Concordo que a vida é cíclica, que tudo que vivemos e fazemos permanece em nós, e esses atos sofrem metamorfoses ao longo da nossa vida, retornando periodicamente sob formas variadas, mas muitas coisas boas e más se repetem, quem sabe porque sejam nossa missão, talvez para nos ensinar algo ou para serem corrigidas. O fato é que o passado e o futuro estão sempre em nós, ao mesmo tempo.
Vamos aceitar o passado como uma aquisição, como o tempo que já é nosso, o tempo que já vivemos e que ninguém nos tira mais.
Com a memória podemos passear à vontade nesse tempo passado e mudar o significado de várias coisas que já aconteceram, mas principalmente mudar nosso sentimento em relação a elas. Só assim podemos mudar o passado em nós, e é isso o que importa, é isso que pode aliviar nossas dores.

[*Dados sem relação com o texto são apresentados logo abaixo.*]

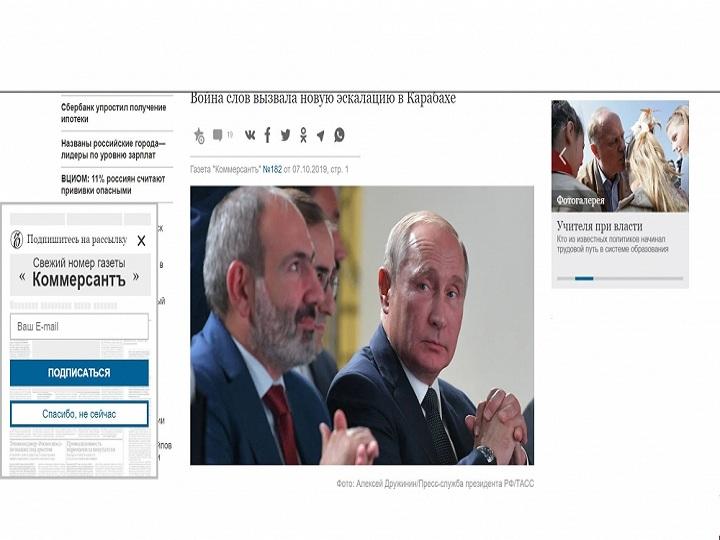 """""""Kommersant"""" qəzeti: Prezident Vladimir Putin Yerevana səfərindən üç gün sonra Prezident İlham Əliyevlə görüşməyi zəruri hesab edib"""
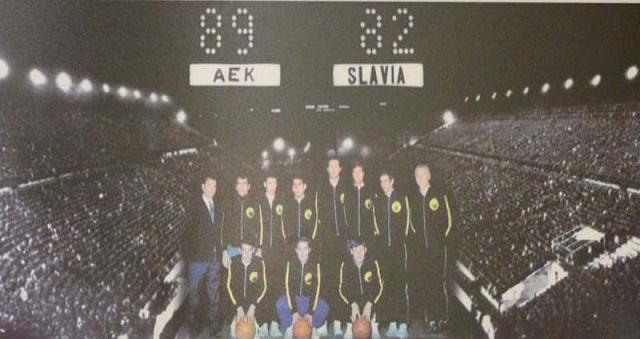 Γρ. Καρταπάνης: Ακριβώς πριν από μισό αιώνα- Η ΑΕΚ κυπελλούχος Ευρώπης στο μπάσκετ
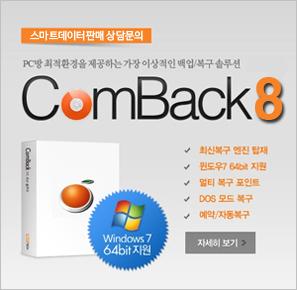 ComBack08 사본.jpg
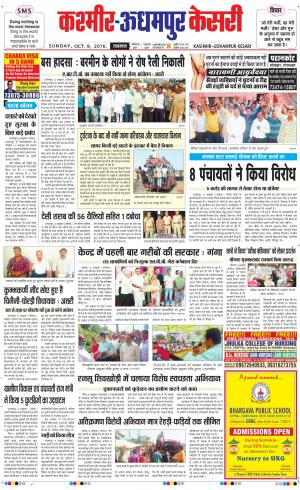 kashmir kesari - Read on ipad, iphone, smart phone and tablets.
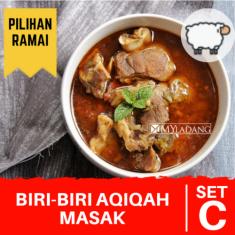 BIRI-BIRI AQIQAH MASAK SET (C)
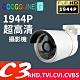 [AHD-C3] 500萬 1994P畫質 數位攝影機 支持 AHD TVI CVI CVBS 監視器 product thumbnail 2
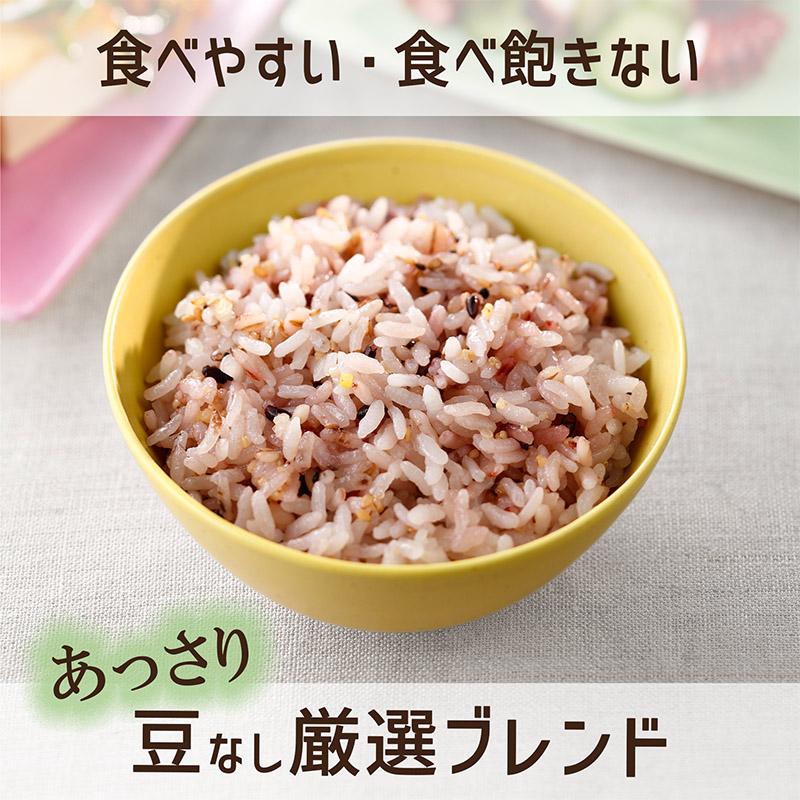 まいにちおいしい雑穀ごはん 150g(25g×6)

Na vida só existem duas certezas: a morte e o tempo que passou. Essas são nossas duas garantias, as únicas coisas que temos como certas. Por que então não as usarmos como referências firmes para nossas vidas? Por que as pessoas evitam tocar nesses assuntos se eles são os nossos dois maiores presentes recebidos? São as duas referências mais válidas e sólidas, diante das quais tudo se relativiza e que nos fazem ver com maior clareza o que é ou não essencial para nossa existência.
Por que considerar o tempo que passou como aquele que não temos mais, quando na verdade esse é o único tempo que realmente temos, pois é o que já vivemos e ninguém mais pode tirá-lo de nós? Não sabemos se teremos tempo futuro, ninguém sabe se vai morrer amanhã, mas todo mundo que hoje está vivo sabe que estava vivo ontem. Até o presente minuto você teve sua vida, mas o futuro não nos pertence.